_SELECTED TEXT_
__________

Re: Project: 6099 (Run 8, Clone 25, Gen 6)

Posted: Fri Jan 27, 2012 8:16 pm
by rwh202
Have you managed any other 6099 WUs?

Just an idea, but you're running -smp 7 and a few projects don't play nice with that.

Re: Project: 6099 (Run 8, Clone 25, Gen 6)

Posted: Fri Jan 27, 2012 9:37 pm
by kasson
This project is in full release (not beta), but in general we discourage running with -smp 7. Six or eight should be much more stable.

Re: Project: 6099 (Run 8, Clone 25, Gen 6)

Posted: Sun Jan 29, 2012 11:35 am
by VFR
I had checked to see if this WU was NOT in beta as per http://foldingforum.org/viewtopic.php?f=24&t=19786 but unfortunately I do change the number on the SMP as I require some processing power as its my work PC :wink:

During the evenings and/or weekends, I do run with -SMP 8 but by the time I saw these instabilities, the log files had already rotated so I couldn't check to see if I had worked on this WU before.

Why does an odd number of SMP cause an issue?

Re: Project: 6099 (Run 8, Clone 25, Gen 6)

Posted: Sun Jan 29, 2012 1:05 pm
by kasson
It's the prime part rather than the odd part that's an issue. 9 should work fine. FAH cuts the simulation into pieces of work for each thread like cutting a cake; 8 = 2x2x2 or 4x2x1, and 6 = 3x2x1, but 7 = 7x1x1. The smaller the slice, the more likely the simulation will be unstable.

If you can't do 8 during daytime hours, I'd recommend swapping to 6 for that period.

Re: Project: 6099 (Run 8, Clone 25, Gen 6)

Posted: Sun Jan 29, 2012 2:17 pm
by bruce
VFR wrote:...but by the time I saw these instabilities, the log files had already rotated so I couldn't check to see if I had worked on this WU before.
The log file rotates when FAH is restarted, but the previous log is still there.

V6 only rotates the log if it's larger than 50K, so often it may not rotate at all. When it does rotate, look in FAHlog-Prev.txt.
V7 rotates every time the client is restarted, but it keeps many more previous logs in a folder called "logs"

Re: Project: 6099 (Run 8, Clone 25, Gen 6)

Posted: Sun Jan 29, 2012 8:15 pm
by PantherX
bruce wrote:...V7 rotates every time the client is restarted, but it keeps many more previous logs in a folder called "logs"
With default settings, there will be 16 log files in the log folder plus the current one in the FAHClient directory so there will be a total of 17 log files.

Re: Project: 6099 (Run 8, Clone 25, Gen 6)

Posted: Tue Jan 31, 2012 4:00 pm
by VFR
bruce wrote:The log file rotates when FAH is restarted, but the previous log is still there.
V6 only rotates the log if it's larger than 50K, so often it may not rotate at all. When it does rotate, look in FAHlog-Prev.txt"

__________

_TASK ITEM 1_
In the forum thread on SMP thread counts, translate this sentence into French: "The log file rotates when FAH is restarted, but the previous log is still there."
_TASK ITEM 2_
Summarize the forum thread on SMP thread counts in two sentences.
_TASK ITEM 3_
Resume the forum thread on SMP thread counts from the point where it stops.

_INPUT DATA_
__________

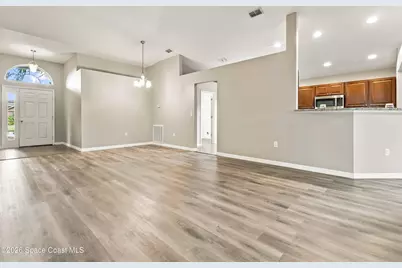 1988 Snapdragon Drive NW, Palm Bay, FL 32907 - Photo 5
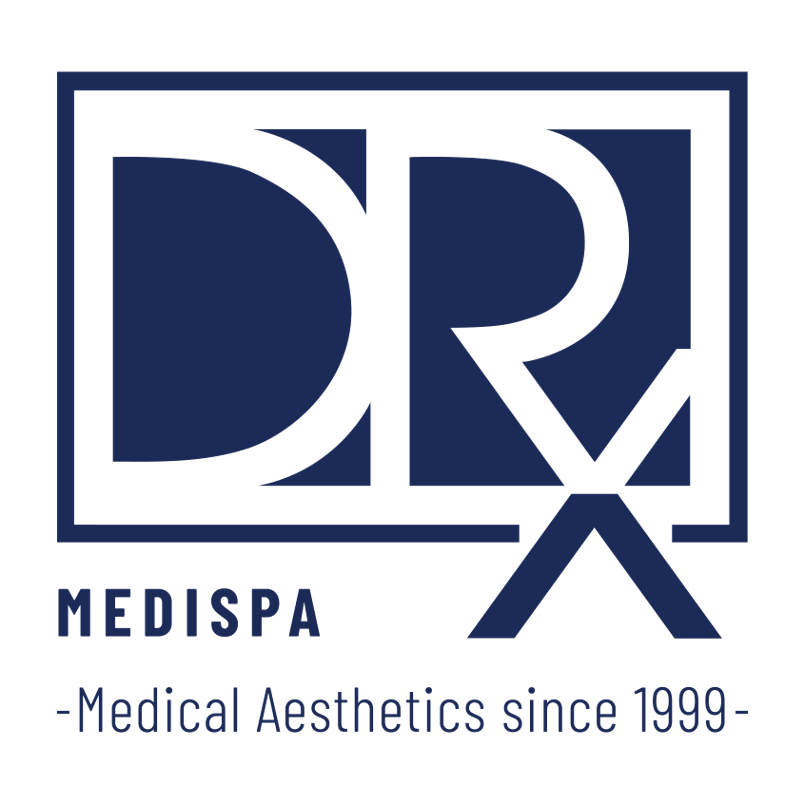 cropped-medispa.png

__________

_ANSWER AREA 1_
Le fichier journal est renouvelé lorsque FAH est redémarré, mais le journal précédent est toujours présent.

_ANSWER AREA 2_
VFR, who runs project 6099 with -smp 7, is told that prime thread counts like 7 make the simulation less stable because FAH slices the work into thinner pieces, so 6 or 8 is recommended instead. The thread also explains that V6 rotates its log only above 50K and keeps the old one in FAHlog-Prev.txt, while V7 rotates at every restart and by default keeps 16 previous logs in a "logs" folder.

_ANSWER AREA 3_
I did look in all the log files and I had only FAHlog.txt, FAHlog2.txt (the next to-be rotated log file) and FAHlog-Prev.txt as its a v6 client but as I had verbosity set to 9 :egeek: plus it was nearly a day or so before I noticed the anomaly, so it was gone :(

Anyhow, the client is now folding with no issues with SMP set to 7. As for setting it to SMP 6, I think I prefer the faster grinding power of the additional core :wink:

Re: Project: 6099 (Run 8, Clone 25, Gen 6)

Posted: Fri Feb 03, 2012 10:19 pm
by Mytheroo
Hi, I am having the same issue, have been running a few different projects but I believe this was the first 6099 (6098's were fine), and I had about 5 tries at a 6099 with the a3 core crashing each time just moments into the run.

Am running following settings on i7-2500k @3.8 (motherboard stock (over)clock), 8gb ram (2133 running at 1600). Have done about 20 WUs with this setup with noprevious issues
[settings]
username=Myth!
team=31574
passkey=xxxxxxxxxxxxxx
asknet=no
machineid=1
bigpackets=big
extra_parms=-smp
local=24

[http]
active=no
host=localhost
port=8080
usereg=no

[clienttype]
type=3

[core]
cpuusage=100
addr=192.168.xxxx

Re: Project: 6099 (Run 8, Clone 25, Gen 6)

Posted: Sat Feb 04, 2012 1:08 am
by bruce
Several people have had the same troubles, so ...
The WU (P6099,R8,C25,G6) has been reported as a bad WU. Note that the list of reported WUs are stopped daily at 8am pacific time.


Mytheroo: Welcome to foldingforum.org.
Was this Project: 6099 (Run 8, Clone 25, Gen 6) or was it some other assignment? If so, my previous statement applies to everyone. If it was some other assignment, we need to see FAHlog.txt. Post the top page or so and then a representative section or two showing a WU downloading, starting, and failing.

Re: Project: 6099 (Run 8, Clone 25, Gen 6)

Posted: Sat Feb 04, 2012 1:05 pm
by Mytheroo
thanks for the welcome Bruce. Yes, is the run 8, clone 25, gen 6. Ok, so it is bad, and has been reported....

How do I stop my client trying to run it?

I tried blocking that assignment server in 2 diff. ways hoping it would try a different server, but it just fails to contact that server over and over. Deleting work folder and a3 core has no effect, it just DL's them both again.

Re: Project: 6099 (Run 8, Clone 25, Gen 6)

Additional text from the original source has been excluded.